Sensex, Nifty end 2025 as world’s worst performers. Can 2026 change the script?
Indian stock markets ended 2025 as the world's worst performers. Foreign investors pulled out billions due to currency depreciation and expensive valuations. However, 2026 offers hope. Supportive policies, easing trade risks, and potential rate cuts are expected to boost domestic growth and earnings. This could lead to a market recovery, attracting renewed investor interest.
India’s equity markets are closing 2025 with an uncomfortable global distinction. In dollar terms, the Sensex and the Nifty50 have delivered returns of just 4-5%, making India the worst-performing major equity market in the world this year, even as global peers staged powerful rallies.
While the Sensex and Nifty gained about 8-9% in rupee terms, a sharp depreciation in the currency eroded returns for foreign investors. The result: record foreign portfolio investor outflows of $18 billion, the highest ever from Dalal Street in a calendar year.
In contrast, global equities surged. South Korea’s KOSPI soared nearly 81%, Brazil’s Bovespa jumped about 48%, Germany’s DAX rose 38%, and the Stoxx Europe 600 climbed 32%. Even developed markets such as the S&P 500 and Nasdaq gained 17.4% and 21.6%, respectively. India, once the standout among emerging markets, found itself at the bottom of the league table.
The divergence reflects both global and domestic headwinds. Chinese and South Korean equities, particularly semiconductor and software stocks, rallied sharply on optimism around artificial intelligence and a broader re-rating from low valuation bases — themes largely absent in India.
“Nifty 50 and Sensex are one of the worst performing indices during CY25,” Sunny Agarwal of SBI Securities told ET Markets, citing a slowdown in earnings momentum, relatively expensive valuations, lack of a pure AI play, persistent supply of equity issuance, and geopolitical and trade-war uncertainties.
The valuation-growth mismatch has been especially punitive for foreign investors. According to Garima Kapoor of Elara Securities, foreign portfolio inflows into India are closely tied to nominal GDP growth, which has slowed materially since mid-2024.
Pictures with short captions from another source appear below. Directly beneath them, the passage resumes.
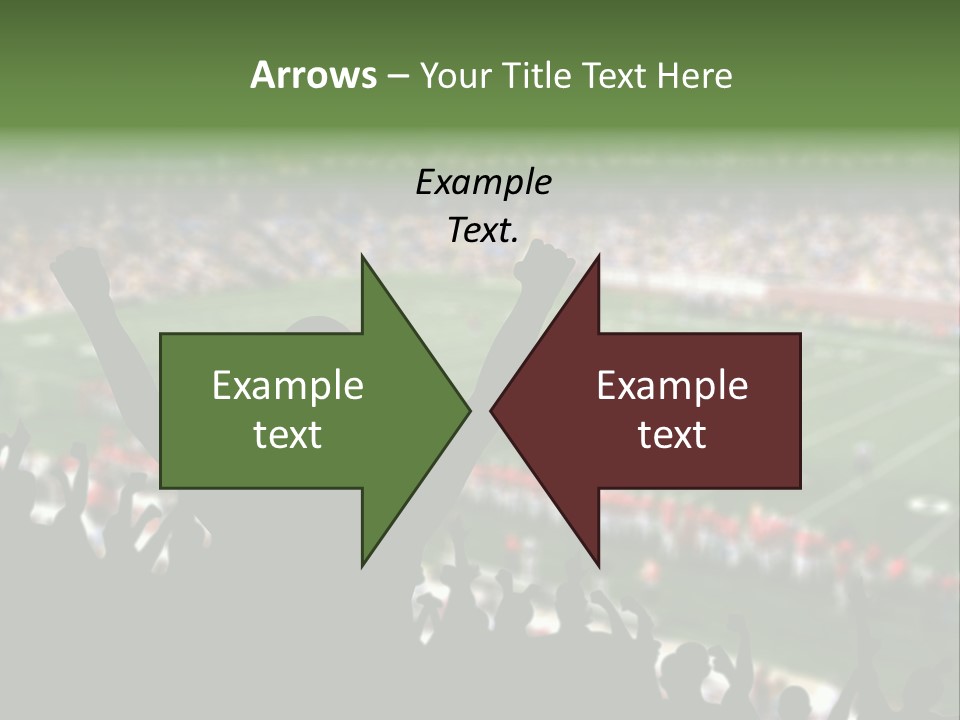 Football College Fan PowerPoint Template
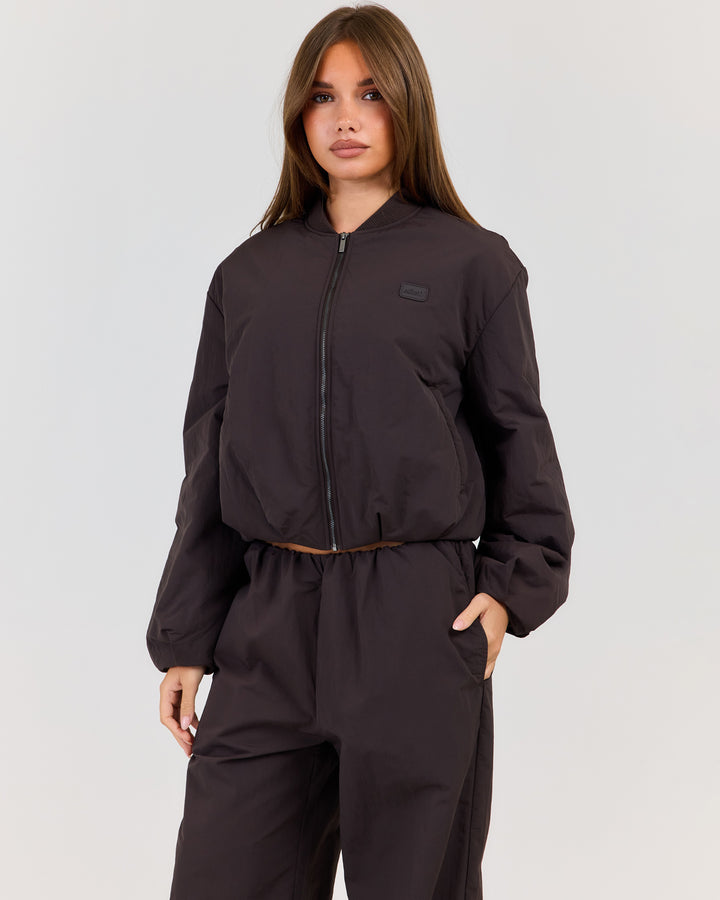 Bomber Jacket - Coffee Bean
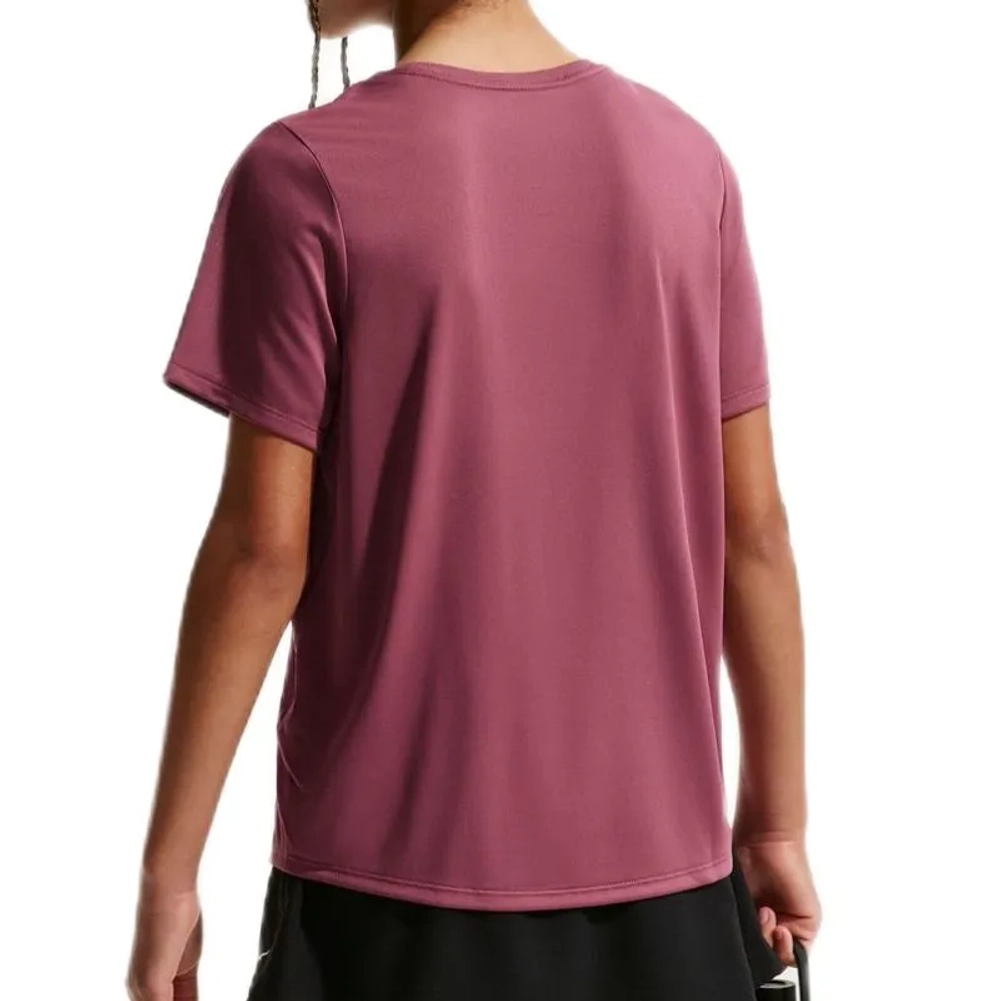 Футболка для девочки Nike Girls Dri-FIT Short-Sleeve - pink smoke/white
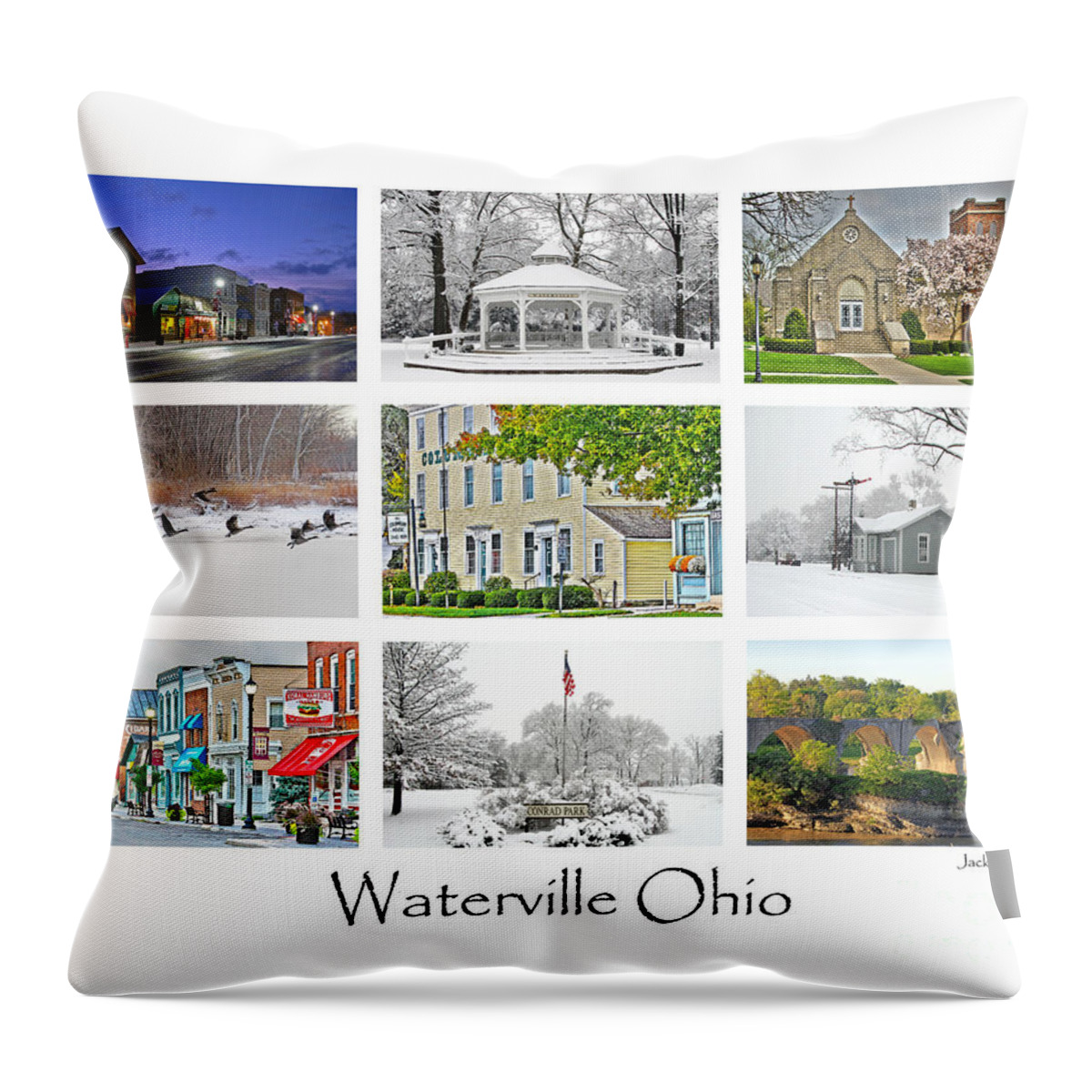 Waterviile Ohio Collection Throw Pillow featuring the photograph Waterville Ohio by Jack Schultz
“Since August 2024, FPIs have turned net negative, coinciding with slowing domestic growth amidst heightened global uncertainties,” Kapoor said. She added that over the past 15 years, India has attracted meaningful FPI flows at valuation premiums above 1.6 times MSCI Emerging Markets only once. With nominal GDP growth slipping below its 25-year average of 12%, that premium became harder to justify.
Trade policy shocks compounded the pressure. Elara estimates that US reciprocal and Section 232 tariffs pushed India’s effective tariff rate to about 33%, significantly higher than peers, worsening sentiment toward Indian assets.